**What the task requires**
Rewrite the passage about Jonathan Pollard starting at the words "Over the years, various" and ending after "particularly troubling gambit.", with "scholars" replaced by "historians".

**Text passage**
——

Jonathan Pollard, 28 years later: A still awkward debate among Americans and Israelis

The Israeli-Palestinian negotiations have now reached a state of near collapse, amidst mutual accusations of deal-breaking behaviour. Meanwhile, the US seems caught awkwardly in having backed out of the release from a US prison of a convicted spy for Israel, Jonathan Pollard. What’s going on here? J. BROOKS SPECTOR takes a look.

Twenty-eight years ago, US Naval Intelligence analyst Jonathan Pollard was convicted of espionage for selling American secrets to the Israeli government. In recent days, as his possible parole date in 2015 has come closer, rumours grew that Pollard’s release (presumably by way of a presidential pardon) was to have been the sweetener for the Israelis in a deal brokered by US Secretary of State John Kerry that was in the works between the Israelis, the Palestinians – and the Americans.

Over the years, various scholars, politicians and some senior emeritus government figures have argued that Pollard’s release from prison was long overdue. Others, however, have argued that even the idea of waving Pollard as bait to the Israelis was a sign of desperation by the Obama administration, in its efforts to gain some traction with the Israelis in those forever-fraught, on-again/off-again Israeli-Palestinian negotiations. Some have argued, however, that involving a convicted American prisoner like Pollard as lure in these negotiations represented a particularly troubling gambit.

Yet others have worried, rather more darkly, that Pollard’s individual act somehow was positioned to underscore the presumption of dual loyalties (and, as such, some clearly dubious intents) on the part of American Jews more generally, especially when Israel was concerned. Or, even worse, was there something about Pollard’s individual circumstances that pushed American Jews to hear, yet again, sotto voce whispers about the dubiousness of their national patriotism and loyalty to the US – reminiscent of Capt. Alfred Dreyfus’ appalling treatment by France a little over a century ago? Or perhaps it was even a kind of reach back to the actions, convictions and then the execution of Julius and Ethel Rosenberg, the atomic secrets spies who carried out their activities on behalf of the Soviet Union during World War II’s Manhattan Project.

Back in the middle of the Cold War, Pollard had been caught, charged and convicted of passing suitcases of American classified information to Israel while he was working as a civilian intelligence analyst. Pleading guilty, Pollard received a life sentence in 1987 and, because his crime had taken place before 1 November 1987, he only became eligible for parole after 30 years’ time served – provided he maintained a clean record in prison. This now makes him eligible for parole on 21 November 2015.

——

**Recorded information**
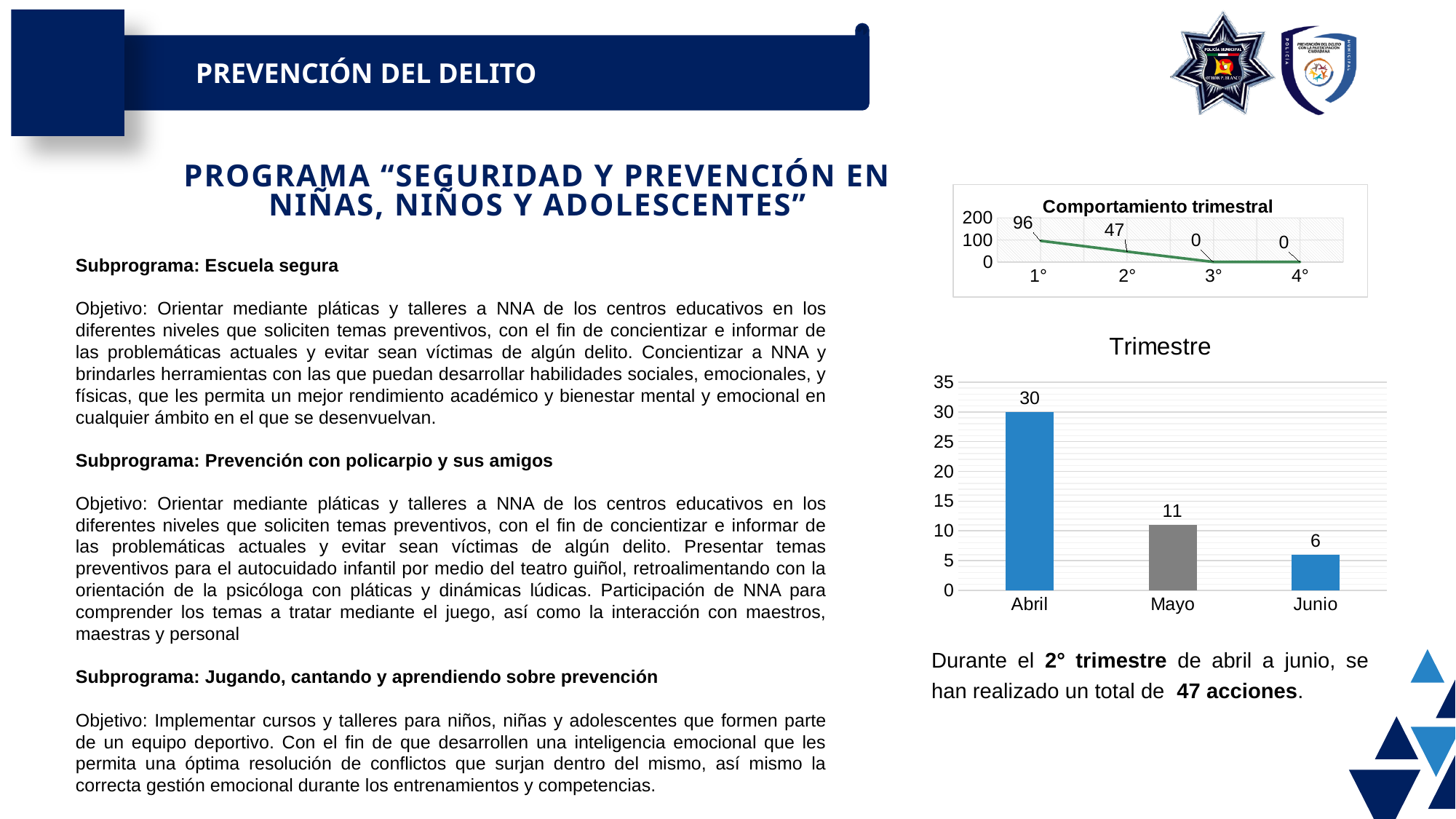
In the 'Comportamiento trimestral' chart, which category has the highest value? 1° In the 'Trimestre' chart, what is the value for Abril? 30 In the 'Comportamiento trimestral' chart, what is the value for 2°? 47 In the 'Trimestre' chart, which month has the lowest value? Junio What kind of chart is 'Comportamiento trimestral'? line chart What kind of chart is the 'Trimestre' chart? bar chart In the 'Comportamiento trimestral' chart, what is the difference between the values for 1° and 2°? 49 In the 'Comportamiento trimestral' chart, what is the value for 1°? 96 In the 'Trimestre' chart, what is the value for Mayo? 11 In the 'Comportamiento trimestral' chart, do the values rise or fall from 1° to 4°? fall In the 'Trimestre' chart, what is the difference between the values for Abril and Junio? 24 In the 'Trimestre' chart, how many categories are shown on the x axis? 3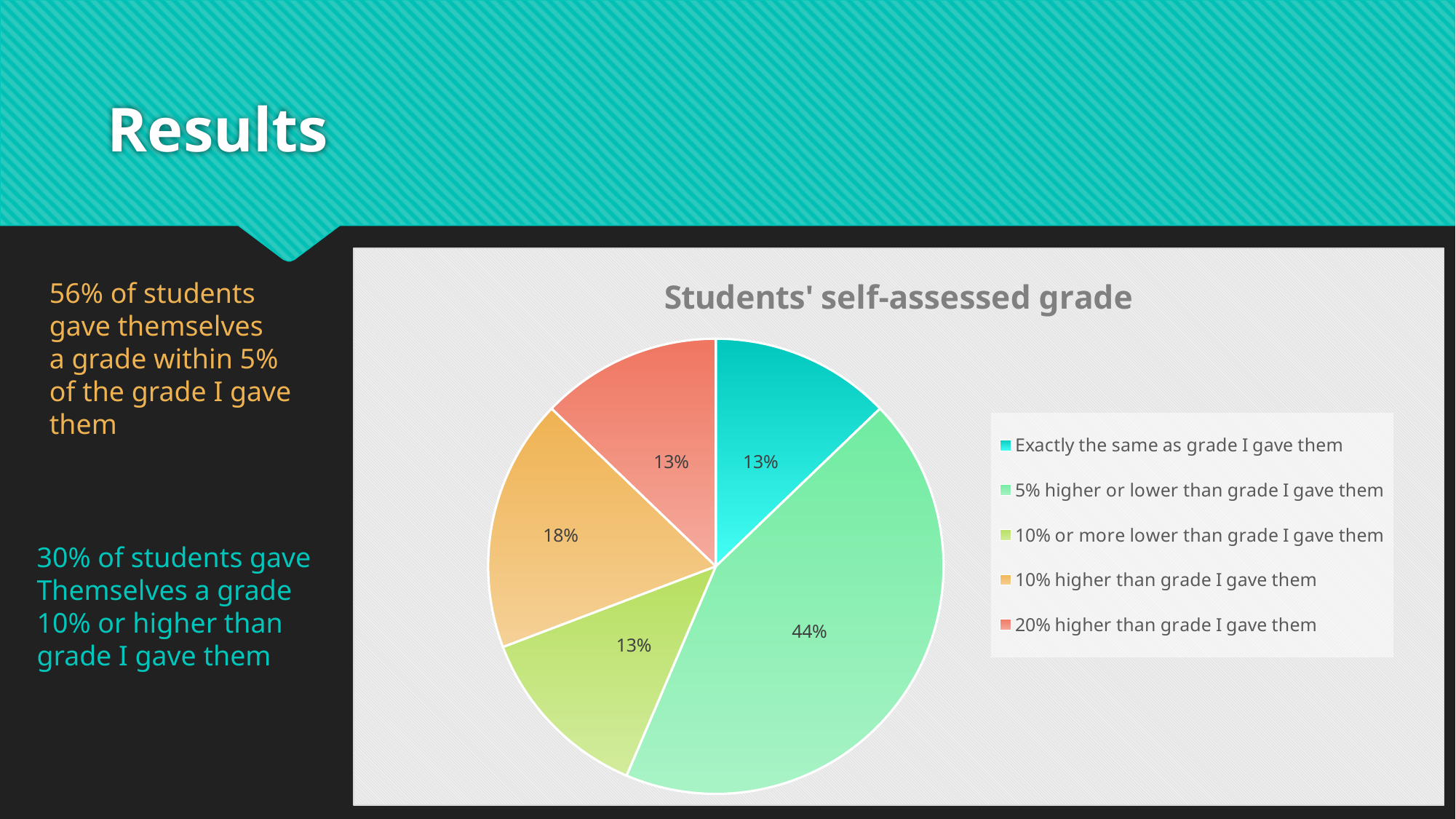
What type of chart is shown on the slide? pie chart Which is larger: the share for '10% higher than grade I gave them' or the share for '20% higher than grade I gave them'? 10% higher than grade I gave them What is the difference between the share for '5% higher or lower than grade I gave them' and the share for '10% higher than grade I gave them'? 26% What is the title of the chart? Students' self-assessed grade How many categories does the legend list? 5 What share of students gave themselves a grade 10% or more lower than the grade the teacher gave them? 13% What share of students gave themselves a grade 20% higher than the grade the teacher gave them? 13% Which category has the largest slice of the pie? 5% higher or lower than grade I gave them What share of students gave themselves exactly the same grade as the teacher gave them? 13% What share of students gave themselves a grade 5% higher or lower than the grade the teacher gave them? 44% What share of students gave themselves a grade 10% higher than the grade the teacher gave them? 18% What colour is the slice for '20% higher than grade I gave them'? red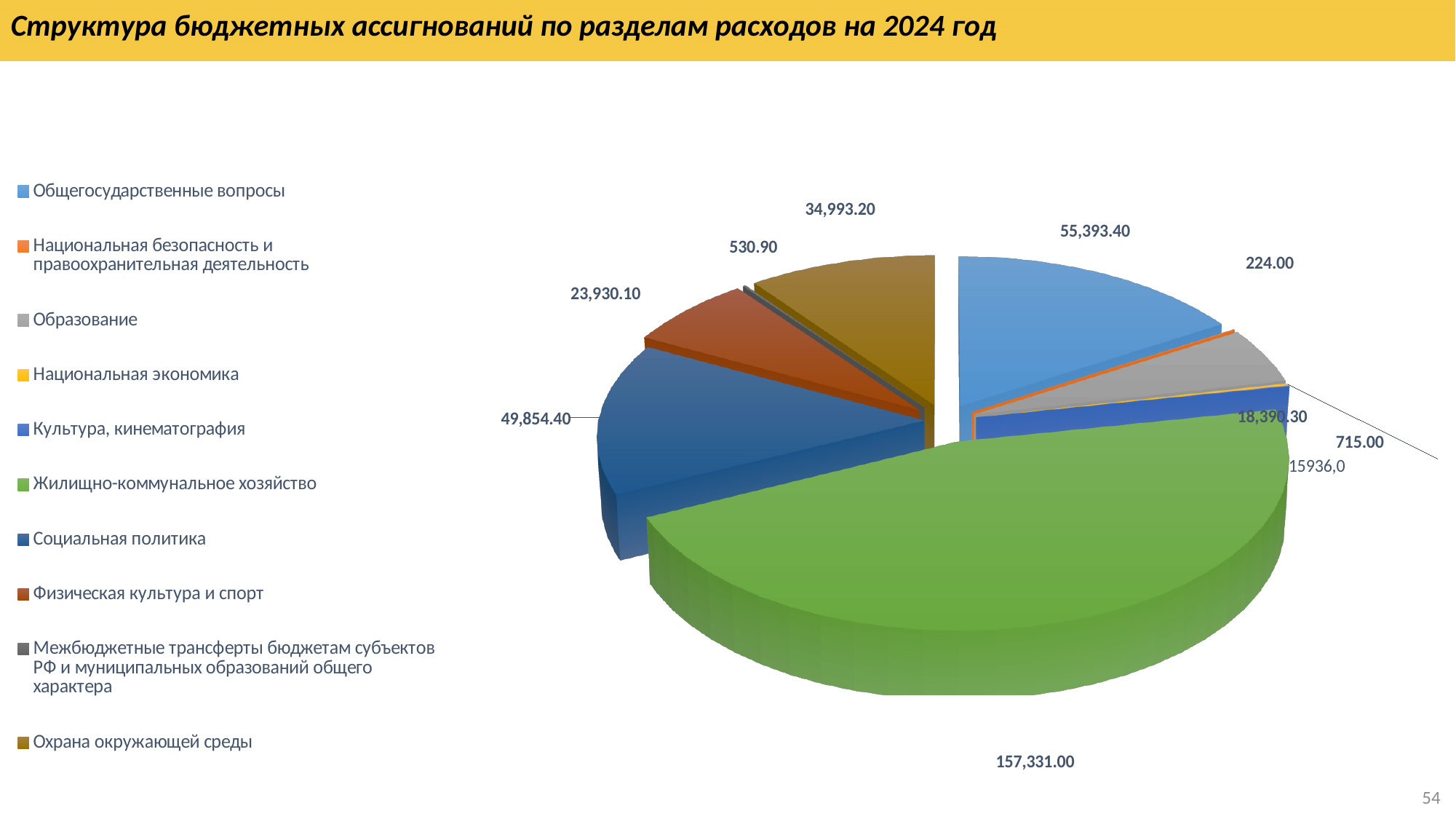
How many categories does the legend list? 10 Which is larger: Социальная политика or Физическая культура и спорт? Социальная политика What is the title of the slide? Структура бюджетных ассигнований по разделам расходов на 2024 год What kind of chart is shown on the slide? pie chart What is the value for Жилищно-коммунальное хозяйство? 157,331.00 What is the value for Охрана окружающей среды? 34,993.20 Which category has the smallest value? Национальная безопасность и правоохранительная деятельность What is the value for Социальная политика? 49,854.40 What is the value for Образование? 18,390.30 Which category has the largest slice of the pie? Жилищно-коммунальное хозяйство What is the value for Общегосударственные вопросы? 55,393.40 What is the difference between the values for Жилищно-коммунальное хозяйство and Общегосударственные вопросы? 101,937.60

——

**Task response**
Over the years, various historians, politicians and some senior emeritus government figures have argued that Pollard’s release from prison was long overdue. Others, however, have argued that even the idea of waving Pollard as bait to the Israelis was a sign of desperation by the Obama administration, in its efforts to gain some traction with the Israelis in those forever-fraught, on-again/off-again Israeli-Palestinian negotiations. Some have argued, however, that involving a convicted American prisoner like Pollard as lure in these negotiations represented a particularly troubling gambit.